Trump’s alternative is brutal. It’s hard to imagine the harm it would do the country if he succeeds in killing Obamacare. “More than eight years after enactment, ACA changes to the nation’s health system have become embedded and affect nearly everyone in some way,” according to the Kaiser Family Foundation.

The numbers of people who could lose coverage if Trump succeeds are staggering. It would return control of health insurance to the insurance business, famous in pre-Obamacare days for whom it would not cover.

The Kaiser Family Foundation says 17 million poor Americans could lose Medicaid coverage and 15 million others could lose ACA subsidies that now help pay for policies. The foundation says 52 million people have pre-existing conditions that are now covered by Obamacare but would not be included if it is repealed. Higher rates for women could return. Preventative services mandated by the ACA could be lost, including screening for breast, colon and cervical cancer and pregnancy-related services, such as contraception. The requirement for insurance companies to pay for essential services could be lost. Among these are mental health and substance abuse treatment.
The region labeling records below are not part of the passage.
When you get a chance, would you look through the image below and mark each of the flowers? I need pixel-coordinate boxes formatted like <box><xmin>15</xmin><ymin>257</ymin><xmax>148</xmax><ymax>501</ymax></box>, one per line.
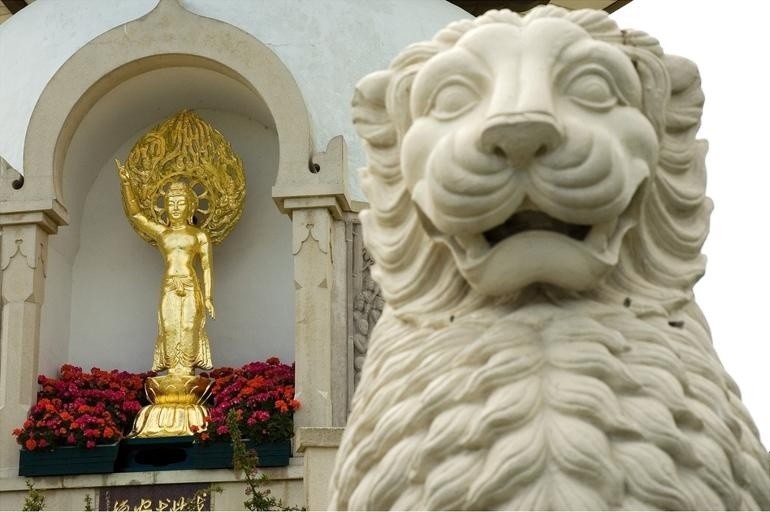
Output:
<box><xmin>12</xmin><ymin>356</ymin><xmax>301</xmax><ymax>449</ymax></box>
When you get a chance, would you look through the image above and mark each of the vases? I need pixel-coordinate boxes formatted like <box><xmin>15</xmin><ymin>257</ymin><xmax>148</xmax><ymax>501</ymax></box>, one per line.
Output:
<box><xmin>18</xmin><ymin>441</ymin><xmax>291</xmax><ymax>475</ymax></box>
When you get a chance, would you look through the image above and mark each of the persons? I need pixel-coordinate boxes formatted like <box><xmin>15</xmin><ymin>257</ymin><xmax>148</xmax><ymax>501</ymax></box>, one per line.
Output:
<box><xmin>113</xmin><ymin>148</ymin><xmax>247</xmax><ymax>378</ymax></box>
Such illnesses, experts say, are largely responsible for Americans’ decreasing life expectancy.

Think of all these numbers as human beings. It’s easy to forget about them with the news media transfixed on finding out whether Trump and his shady team tried to cover up electoral and business wrongdoings. But these potential victims of Obamacare repeal were heard during last year’s election, when they helped the Democrats win the House.

Four years ago, even two years ago, these concerns were not a major part of the political debate. Growing income equality changed that. The poor, as well as members of the working class and middle-class, white-collar sectors, find themselves in the same boat, too many of them in the gig economy, working part-time, one illness or injury away from disaster.

“The ideas we talked about were considered by mainstream politicians as much too radical,” Sanders said at the Grand Park rally. “Well, brothers and sisters, a funny thing happened in the last two years. … Now it is our job to complete the revolution.”

I don’t know whether Sanders can win. With so many Democratic candidates floating around, it’s too early to talk about that. But in a Los Angeles park, filled with supporters, Sanders no longer looked too radical—and his victory didn’t seem so improbable.